Invesdor UK sat down with BlueJay Music, the social radio app, to discuss the company's origins and trajectory. For more information on BlueJay, remember to also read the pitch.
Thanks for taking the time to talk with us today. Can we start by talking about BlueJay’s founders – your full names and your respective professional stories/backgrounds (especially as they relate to BlueJay)?
Full names are Leonard Peter Shore and Samuel Jordan Shore.
There’s two of us. We are a father and son team. We founded BlueJay together and have both been working on the business for about two years.
I’ve been based in London for ten years and have been in the telecom, media and tech sector for more than 30 years. From 2007-15 I was Chairman of Arqiva, the UK's owner of television and mobile phone infrastructure.
I started in the industry in Australia, where I was eventually the head of Telstra’s consumer business and a director of Foxtel, the Pay TV business.
I was also Chairman/CEO of a number of start-ups and early stage, listed tech companies in Australia - including Hostworks, Unwired, and Uecomm and I was Chairman of Lonely Planet from 2004-07.
I am currently also a Director of Cellnex, which is a listed company in Spain and the largest independent owner of mobile telecom assets in Europe.
I’m the CEO and have been working full time on the business for two years.
I’ve been based in London for six years, but originally from Sydney. I have a background in finance here in London for three years and I also undertook some technology advisory work. Before that I spent around 5 years playing football professionally.
I felt that working in finance was a little bit like being on the outer of where the real action was – where real businesses were being built and run, and after a few years I knew that it was really only a matter of time before I made a change. I was always interested in the opportunity and challenge of running a smaller start-up business.
How did BlueJay come about? Was there a particular experience that led to a lightbulb moment or to you spotting the market gap?
We had both been very interested in the capability of new technologies to fundamentally transform business. We had seen it across many industries and it was clear that the improvements in software development, in moving large quantities of data around and in the ability to process huge amounts of information, would provide many, many opportunities to give things to customers in new ways that they would really enjoy.
We were both in San Francisco working on a project with someone we’d known a long time when we became involved in a discussion about music and the lack of an ability to listen to music together, and to have some social engagement. At first that lead to ideas about crowd sourcing playlists for physical parties.
But it soon morphed into an idea, if you like, of a global party where people could crowd source a playlist. The complexities of that and the challenge of licensing in a grey area led us eventually to design more of a radio type service – where you can set up, in principle, an unlimited number of personal radio stations with an unlimited number of listeners – and can listen together and engage socially with each other.
Once you had the idea, where did you start? (Canvassed opinion, built an MVP, etc.)
It took a few months to specify and design the product to optimise the customer experience and make it sensible from a commercial viewpoint.

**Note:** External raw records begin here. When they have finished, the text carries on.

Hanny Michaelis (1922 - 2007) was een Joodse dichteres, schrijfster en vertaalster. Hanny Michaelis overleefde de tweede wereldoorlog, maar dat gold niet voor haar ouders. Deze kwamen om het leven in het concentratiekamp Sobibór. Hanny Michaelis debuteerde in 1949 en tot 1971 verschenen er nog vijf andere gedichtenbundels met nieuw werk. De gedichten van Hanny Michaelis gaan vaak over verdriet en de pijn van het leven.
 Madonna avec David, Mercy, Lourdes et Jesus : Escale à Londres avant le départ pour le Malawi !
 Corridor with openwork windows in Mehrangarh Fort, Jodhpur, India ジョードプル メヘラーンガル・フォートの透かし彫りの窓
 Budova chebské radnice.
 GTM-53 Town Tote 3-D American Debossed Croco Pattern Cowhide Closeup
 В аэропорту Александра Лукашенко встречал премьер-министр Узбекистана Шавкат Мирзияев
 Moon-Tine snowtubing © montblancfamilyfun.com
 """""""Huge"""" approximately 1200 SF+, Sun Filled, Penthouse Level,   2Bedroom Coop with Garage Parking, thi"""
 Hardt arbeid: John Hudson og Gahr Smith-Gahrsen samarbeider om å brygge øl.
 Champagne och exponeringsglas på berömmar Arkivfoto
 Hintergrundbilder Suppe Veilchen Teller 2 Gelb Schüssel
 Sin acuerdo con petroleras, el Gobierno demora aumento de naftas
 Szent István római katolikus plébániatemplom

We also began building the product in India, but eventually we moved the development. Whether you build in India, Australia, Eastern Europe or the UK, I think there’s always a trade-off between costs of development and the amount of management overhead and the complexity of communications these different options throw up.
We eventually completed the project with a team in Australia.
It was a complex product that broke new ground – we researched patent rights worldwide and we have proceeded to apply for a patent for the process of turning a phone into an internet radio station.
What is BlueJay’s core proposition?
The core proposition is that BlueJay adds a new dimension to online music. A user can live stream a playlist of their favourite songs from their mobile device to anyone – from close friends to an audience of thousands – in a real-time and interactive environment that includes group chat.
What value does it offer to its users that they can’t get elsewhere?
Most music listening today – even online – is done alone. There is no real listening together or social engagement.
And no product today allows you to run your own radio station from your pocket.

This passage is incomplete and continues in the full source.